Liber Diurnus
Liber Diurnus Romanorum Pontificum ist die Bezeichnung für eine Sammlung von Schriften der päpstlichen Verwaltung in Rom. Die Sammlung umfasst Dokumente aus der Zeit vom Ende des 5. Jahrhunderts bis in das 11. Jahrhundert.
Inhalt und Geschichte
Die Sammlung enthält ca. 100 Formulare für die in der Kanzlei üblichen Vorgänge, wie Briefe, Formulare für die Wahl, die Inthronisation und die Beerdigung des Papstes, über das Verfahren bei der Einsetzung von Bischöfen, über die Gründung von Klöstern und das Einweihen von Kirchen, d. h. Dokumente, die alle Bereiche der Kirchenverwaltung betreffen. Die ersten Schriftstücke stammen aus dem Ende des 5. Jahrhunderts, wobei es über die genaue Datierung geteilte Meinungen gibt.

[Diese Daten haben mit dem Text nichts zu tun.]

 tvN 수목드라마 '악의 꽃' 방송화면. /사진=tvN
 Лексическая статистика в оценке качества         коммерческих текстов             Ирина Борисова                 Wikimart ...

Wesentliche Teile der Sammlung stammen aus der Zeit der Päpste Gelasius I. (492–496) und Gregor I. (590–604). Der Liber Diurnus war in der päpstlichen Kanzlei bis ins 11. Jahrhundert in Gebrauch. Wegen Veränderungen und gewandelter Erfordernisse der Bürokratie wurde das Buch nicht mehr gebraucht und geriet in Vergessenheit.
Um 1641 wurde ein Exemplar im Kloster von Santa Croce in Gerusalemme in Rom von dem päpstlichen Bibliothekar Lucas Holstenius wiederentdeckt. Vom Kolleg der Jesuiten in Paris, dem Collège de Clermont, erhielt Holstenius ein weiteres Exemplar. Er bekam jedoch keine Erlaubnis, die Texte zu veröffentlichen, da offenbar einzelne Dokumente von der Kurie als unpassend betrachtet wurden.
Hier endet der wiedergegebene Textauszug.